Beautiful Theology
Signifying truth in more than words alone
Sunday, January 21, 2007
Boing boing appositely analyzes an retrospective of Magritte’s works at the LA County Museum of Art, with special reference to issues of copyright and fair use. “Magritte and Contemporary Art: The Treachery of Images” explicitly takes up and examines the topic of Magritte’s re-using themes and images — but forbids visitors to take pictures of the exhibition.
Words and Images 8
This unit perplexes me somewhat. I think I accept part of what I take to be Magritte’s point, but I hesitate to endorse the claim as a whole.
Un objet fait supposer qu’il y en a d’autres derrière lui.
An object can give the impression that there are other objects behind it.
Well, yes and no.
Nothing about the drawing in and of itself implies that there are objects behind it. Indeed, the picture that Magritte provides suggests an object — a brick wall — and almost all observers will see the shading that signifies perspective, and infer from it a dimensionality that ordinarily (necessarily?) entails in-front-and-behind-ness, such that there must be (implied) objects behind the wall. But if we begin to say that the picture of a wall implies that objects exist behind it, we elide the differences between pictures and the objects they may depict. We occlude the role that an expresser’s imagination plays, and the role that the observer’s imagination plays in inferring what the image signifies.

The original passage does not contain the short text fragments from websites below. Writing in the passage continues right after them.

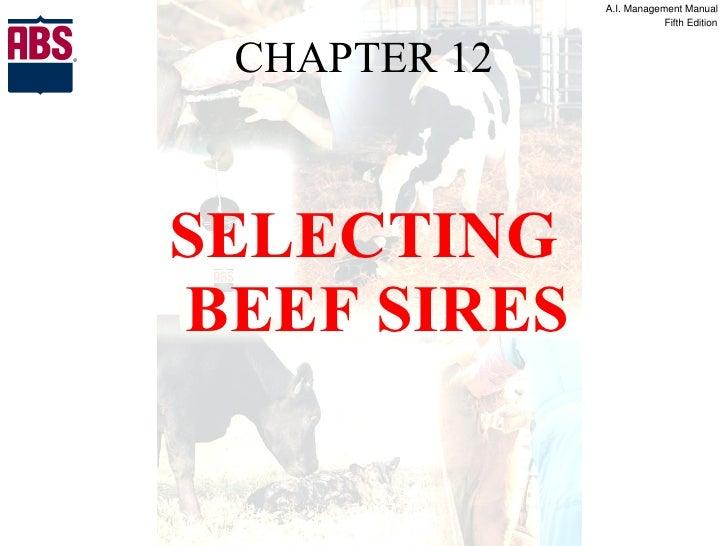 CHAPTER 12 <ul><li>SELECTING BEEF SIRES </li></ul>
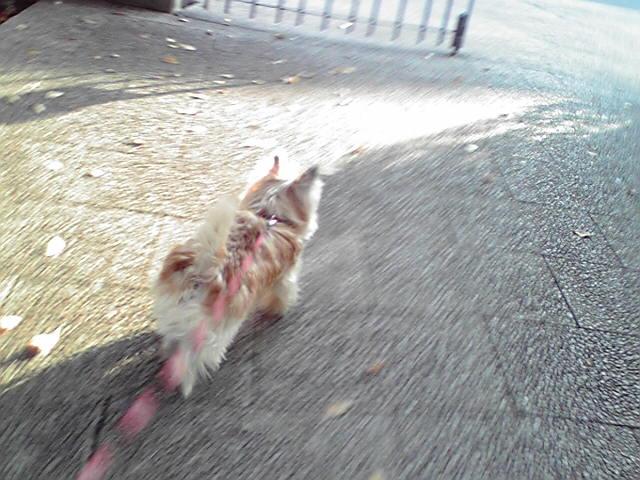 11月20日土曜日の犬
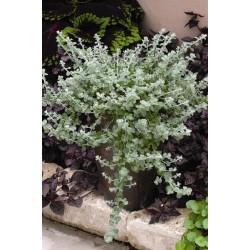 Seminte Helichrysum microphyllum Silver Mist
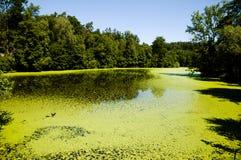 Green Algae See Stockfotografie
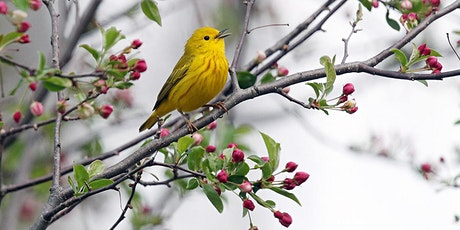 Birding at Cary Institute 2020 - Cary East/Gifford  tickets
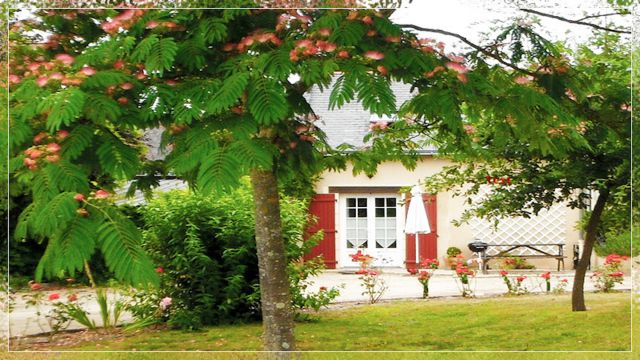 Gite in Saumur - Vacation, holiday rental ad # 62510 Picture #2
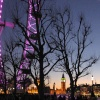 The London Eye and Big Ben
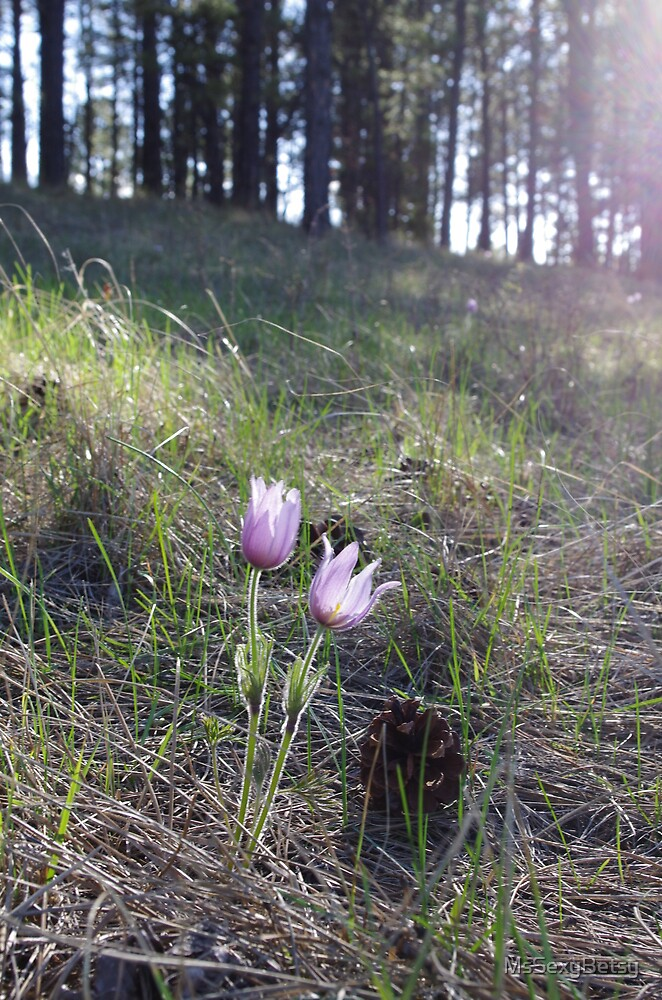 Crocus Couple by MsSexyBetsy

The expressive and inferential imaginations of sketcher and observer strike at the exact basis of my interest in the visual dimensions of semiotics.
So it’s not that the image of a wall implies that there are objects behind it, but that Magritte drew an image that most viewers will recognize as a wall, with shading that they take to suggest depth, depth that is (presumably) accompanied by other objects in front of and behind the wall.
And the imaginations of sketcher and viewer — that’s where all the implying and inferring take place.